Fig. 10. Concurrent composition and microstructure design for nanocomposites. (a) SDF characterizes nanoparticle dispersion using parameter θ and nanoparticles loading using the VF. (b) Multicriteria mixed-variable BO using LVGP identifies the Pareto frontier displaying significant improvement with respect to randomly selected initialization samples (P stands for polymer type; S stands for type of surface treatment. PMMA: polymethyl methacrylate; PS: polystyrene).
The generality of BO using LVGP is further exemplified by a combinatorial search for an ABX3 hybrid organic–inorganic perovskite with optimal binding energy to solvents [90]. The design space consists of three choices each for the A and X sites and eight choices for the type of solvent, while the B site remains unchanged. In addition, the three X’s can be chosen independently. Out of the 648 possible ABX3-solvent combinations, 240 are stable and constitute the search space for BO. Fig. 11(a) shows that BO converges to the optimal combination faster with LVGP, as compared with the multiplicative covariance (MC) [99,100] GP model commonly used for qualitative variables hitherto. Furthermore, the latent space estimated by LVGP provides insights into the nature of the levels for each qualitative variable. The positioning of solvent choice 1 and 7 far from the others in Fig. 11(b) indicates that their effects on the binding energy are distinct. This insight is validated by analyzing the distribution of binding energies in Fig. 11(c), which shows that combinations with solvents 1 and 7 result in higher binding energies. Several materials design applications can be cast as a combinatorial optimization problem. For example, we recently demonstrated that the search for functional electronic materials design with metal–insulator transitions (MITs) [101] can be expedited with LVGP-based multicriteria BO. These findings indicate that integrating mixed-variable LVGP models with BO is an effective approach for design synthesis in the design of engineered material systems.
Fig. 11. (a) Comparing the convergence BO with the EI acquisition function for MC-EI and the LV-EI GP. (b) Latent space for the ‘‘solvent type” categorical variable with eight levels. (c) Distribution of binding energy categorized by ‘‘solvent type.”

6. Conclusions

Here, we presented a data-centric approach for materials design that integrates state-of-the-art computational techniques for microstructural analysis and design.
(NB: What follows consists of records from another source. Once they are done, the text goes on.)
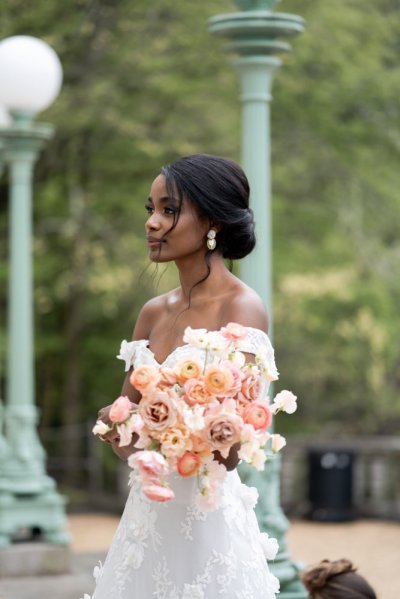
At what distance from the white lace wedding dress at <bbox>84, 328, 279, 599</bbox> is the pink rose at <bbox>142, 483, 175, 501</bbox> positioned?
1.01 feet

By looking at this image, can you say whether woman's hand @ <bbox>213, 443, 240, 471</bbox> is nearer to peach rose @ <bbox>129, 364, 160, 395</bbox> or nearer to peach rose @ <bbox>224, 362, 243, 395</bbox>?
peach rose @ <bbox>224, 362, 243, 395</bbox>

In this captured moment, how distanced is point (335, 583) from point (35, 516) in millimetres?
5942

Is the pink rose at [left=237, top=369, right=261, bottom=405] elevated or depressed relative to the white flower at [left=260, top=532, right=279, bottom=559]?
elevated

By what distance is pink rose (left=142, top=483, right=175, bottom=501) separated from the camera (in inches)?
146

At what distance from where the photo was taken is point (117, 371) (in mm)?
23141

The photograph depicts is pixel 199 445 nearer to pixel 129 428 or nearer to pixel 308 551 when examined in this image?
pixel 129 428

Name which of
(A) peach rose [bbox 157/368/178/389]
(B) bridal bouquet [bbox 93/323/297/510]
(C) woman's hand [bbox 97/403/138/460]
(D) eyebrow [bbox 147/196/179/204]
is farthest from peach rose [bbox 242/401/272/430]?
(D) eyebrow [bbox 147/196/179/204]

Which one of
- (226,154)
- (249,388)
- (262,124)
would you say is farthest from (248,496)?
(226,154)

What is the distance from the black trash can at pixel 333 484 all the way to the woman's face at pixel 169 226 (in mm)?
13256

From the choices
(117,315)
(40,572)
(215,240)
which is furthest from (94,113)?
(215,240)

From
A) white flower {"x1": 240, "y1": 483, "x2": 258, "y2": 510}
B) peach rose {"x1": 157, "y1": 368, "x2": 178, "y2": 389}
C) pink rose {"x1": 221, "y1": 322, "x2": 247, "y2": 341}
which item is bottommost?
white flower {"x1": 240, "y1": 483, "x2": 258, "y2": 510}

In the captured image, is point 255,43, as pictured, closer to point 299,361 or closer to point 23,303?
point 23,303

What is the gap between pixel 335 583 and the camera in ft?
17.9

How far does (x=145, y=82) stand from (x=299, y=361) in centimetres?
511
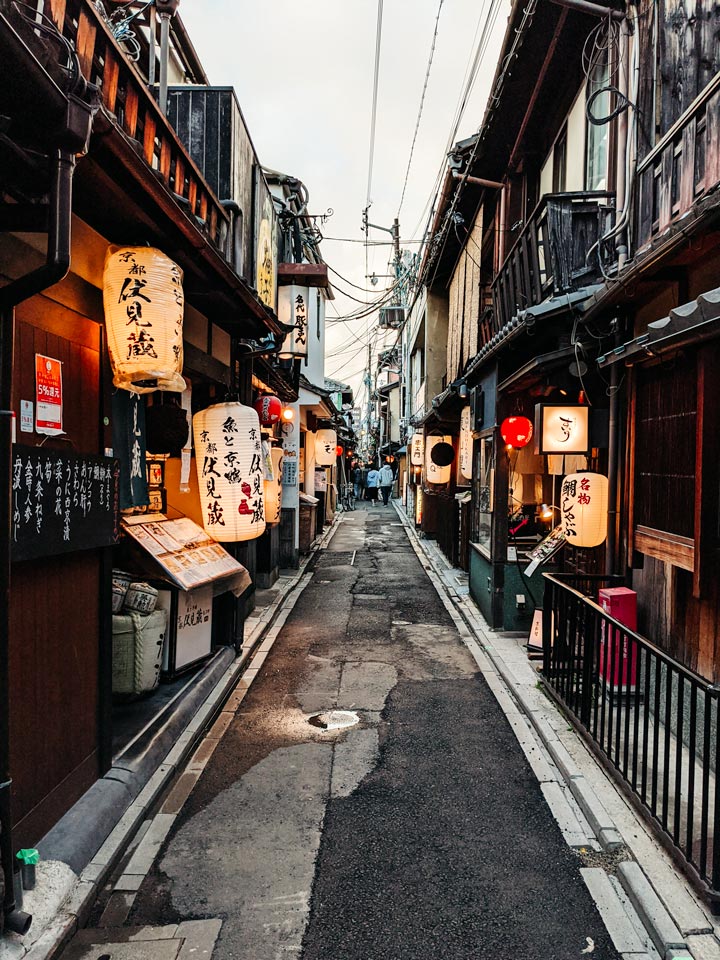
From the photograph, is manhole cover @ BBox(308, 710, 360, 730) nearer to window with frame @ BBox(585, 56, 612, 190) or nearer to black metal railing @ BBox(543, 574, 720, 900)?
black metal railing @ BBox(543, 574, 720, 900)

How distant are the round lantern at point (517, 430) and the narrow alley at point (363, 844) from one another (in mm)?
4794

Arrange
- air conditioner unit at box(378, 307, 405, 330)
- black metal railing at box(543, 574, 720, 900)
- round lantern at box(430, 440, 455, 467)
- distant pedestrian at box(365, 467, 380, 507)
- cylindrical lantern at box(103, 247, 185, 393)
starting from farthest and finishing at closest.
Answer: distant pedestrian at box(365, 467, 380, 507) < air conditioner unit at box(378, 307, 405, 330) < round lantern at box(430, 440, 455, 467) < cylindrical lantern at box(103, 247, 185, 393) < black metal railing at box(543, 574, 720, 900)

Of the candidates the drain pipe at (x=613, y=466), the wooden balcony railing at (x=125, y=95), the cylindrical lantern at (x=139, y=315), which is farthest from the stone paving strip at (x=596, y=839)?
the wooden balcony railing at (x=125, y=95)

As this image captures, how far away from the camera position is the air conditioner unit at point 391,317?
52141 millimetres

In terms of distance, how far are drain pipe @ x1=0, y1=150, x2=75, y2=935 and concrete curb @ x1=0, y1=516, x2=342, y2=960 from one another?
6.5 inches

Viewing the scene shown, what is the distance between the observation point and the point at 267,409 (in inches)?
557

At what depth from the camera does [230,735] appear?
25.7 feet

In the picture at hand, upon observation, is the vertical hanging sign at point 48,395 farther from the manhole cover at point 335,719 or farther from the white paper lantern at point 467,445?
the white paper lantern at point 467,445

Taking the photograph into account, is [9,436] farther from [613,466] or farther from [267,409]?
[267,409]

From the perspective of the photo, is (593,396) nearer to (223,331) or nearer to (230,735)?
(223,331)

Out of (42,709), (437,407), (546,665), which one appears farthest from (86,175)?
(437,407)

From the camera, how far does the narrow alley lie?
14.2 feet

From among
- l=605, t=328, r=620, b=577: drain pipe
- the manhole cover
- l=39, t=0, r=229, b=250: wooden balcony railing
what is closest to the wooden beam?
l=39, t=0, r=229, b=250: wooden balcony railing

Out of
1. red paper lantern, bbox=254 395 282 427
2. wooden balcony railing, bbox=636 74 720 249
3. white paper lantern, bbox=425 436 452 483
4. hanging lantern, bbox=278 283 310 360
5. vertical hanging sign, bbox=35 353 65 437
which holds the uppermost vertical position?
hanging lantern, bbox=278 283 310 360
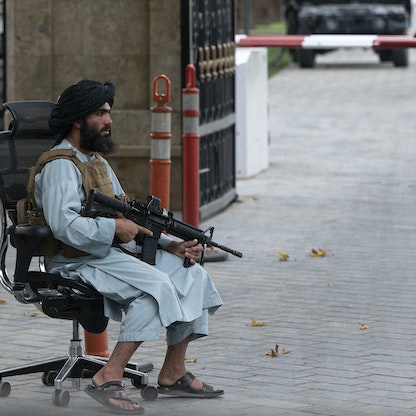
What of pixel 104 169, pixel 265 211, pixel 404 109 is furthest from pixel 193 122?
pixel 404 109

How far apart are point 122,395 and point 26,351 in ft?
4.95

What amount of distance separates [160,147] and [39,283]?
2.66 m

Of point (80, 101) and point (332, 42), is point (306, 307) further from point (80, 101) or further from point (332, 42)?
point (332, 42)

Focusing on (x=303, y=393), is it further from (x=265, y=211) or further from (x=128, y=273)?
(x=265, y=211)

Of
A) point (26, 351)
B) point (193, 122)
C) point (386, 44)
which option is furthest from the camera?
point (386, 44)

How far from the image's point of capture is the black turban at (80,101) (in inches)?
245

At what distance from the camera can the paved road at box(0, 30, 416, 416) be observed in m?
6.33

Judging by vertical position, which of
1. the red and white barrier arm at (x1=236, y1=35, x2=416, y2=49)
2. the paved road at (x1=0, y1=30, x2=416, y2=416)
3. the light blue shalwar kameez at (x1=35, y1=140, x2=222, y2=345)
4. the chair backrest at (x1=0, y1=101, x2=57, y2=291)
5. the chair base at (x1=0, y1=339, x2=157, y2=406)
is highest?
the red and white barrier arm at (x1=236, y1=35, x2=416, y2=49)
These techniques fall into the categories of design representation, design evaluation, and design synthesis. Realization of this approach is supported by the creation of materials data hubs such as NanoMine, where a wide range of data resources and tools are developed for microstructural analysis and optimal materials design. As we have illustrated, this development consists of the systematic integration of image preprocessing, microstructure characterization, reconstruction, dimension reduction, ML of PSP relations, and multi-objective optimization.
A key question for achieving a seamless integration of design representation, design evaluation, and design synthesis is: What is the proper microstructure representation for the materials systems of interest? We presented a range of microstructure representation techniques based on correlation functions, physical descriptors, SDF, supervised learning, and deep learning. While the merits of these different techniques vary from one system to another, it is evident that stochasticity plays a critical role and must be considered in materials representation and property predictions.
For design evaluation, ML approaches have played an increasingly important role in knowledge discovery and in building surrogate models that replace physics-based simulations. Since big data and lack of data co-exist in materials informatics, care must be exercised to ensure that the selected ML technique, such as NN, RF, or GP, is consistent with the data availability. As more materials data are being generated, deep learning is gaining popularity for image-based materials informatics, in which interpretation of the learned microstructural features relies on developing explainable deep models.
Finally, ML should not be viewed as an isolated component in materials discovery. For example, its integration with information-theoretic approaches such as BO can provide a significant speedup. As materials discovery is combinatorial in nature, it requires mixed-variable models such as LVGP that can handle both qualitative and quantitative design variables. These models provide quantitative measures of ‘‘distances” for different materials concepts based on their influence on the desired material properties. More research is needed to extend the current methods to handle high-dimensional materials design problems with millions or billions of combinations. The same information-theoretic framework can be extended to guide the design of batch samples and high-throughput experiments.

Acknowledgments

The authors gratefully acknowledge support from the National Science Foundation (NSF) Cyberinfrastructure for Sustained Scientific Innovation program (OAC-1835782), the NSF Designing Materials to Revolutionize and Engineer Our Future program (CMMI1729743), Center for Hierarchical Materials Design (NIST 70NANB19H005) at Northwestern University, and the Advanced Research Projects Agency-Energy (APAR-E) DE-AR0001209. Collaborations from Drs. Daniel Apley, Catherine Brinson, and Linda Schadler and their students on the presented methods and materials design case studies are greatly appreciated.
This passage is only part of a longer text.